During the RDA maDMP Hackathon 2020, a new export template was developed. First, defining the mapping between the core DSW knowledge model and the DCS application profile JSON schema was needed. Some of the information was not covered by then, and thus new questions were added. Also, several of the questions were adjusted or moved; a task facilitated by the DSW migration mechanism making it possible for users to easily upgrade to a newer version without losing all the stored answers. The Jinja2 template for maDMP in JSON is straightforward. It queries the answers using known universally unique identifiers (UUIDs) for the questions, and creates an object according to the predefined JSON schema. Then it plainly pretty-prints the object as a JSON. An export template in DSW may provide several formats. For example, one can export Horizon 2020 DMP documents in the.pdf,.docx,.html,.tex, or.md file formats. DSW also supports RDF export for maDMPs by using DCSO. There is a Jinja2 template for transforming the same object used for JSON to synthesise an RDF file in the Turtle format. It traverses the object (its fields, arrays, nested objects) and outputs the RDF triples according to DCSO. In the first version, the template produced valid RDF but with the use of blank nodes. It turned out that it causes problems with several other tools after being exported from DSW, i.e., lays obstacles in interoperability. The recent version is free of blank nodes by giving every node a unique identifier.
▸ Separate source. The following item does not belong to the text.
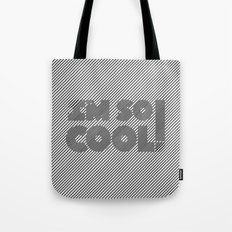 I'm So Cool! Tote Bag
The identifiers of nodes in RDF are of two types. First, there are those concretely defined by JSON schema (and DCSO), e.g., dcso:DMPId or dcso:FunderId. It is verified if such a user-entered identifier is a URI directly or after some transformation (for instance, we may add https://doi.org/ before a Digital Object Identifier (DOI)). In the case of a valid URI, it is used as an identifier for the corresponding node. Then, if it is not a valid URI or the entity does not have an ID defined by DCSO, it still needs a URI. It is synthesised using related URI and question/reply Universally Unique Identifier (UUID), e.g., the URI of the DMP, the URI of the questionnaire and the UUID of dataset reply item. It is also important to point out the integrations in DSW. A user can, for example, select a funder using integration with CrossRefFootnote 16, similarly a license from WikidataFootnote 17 or affiliation from the Research Organization Registry (ROR)Footnote 18. The URI of an entry is then saved as part of the reply and used in the template corresponding to RDF triples, following the linked data principles.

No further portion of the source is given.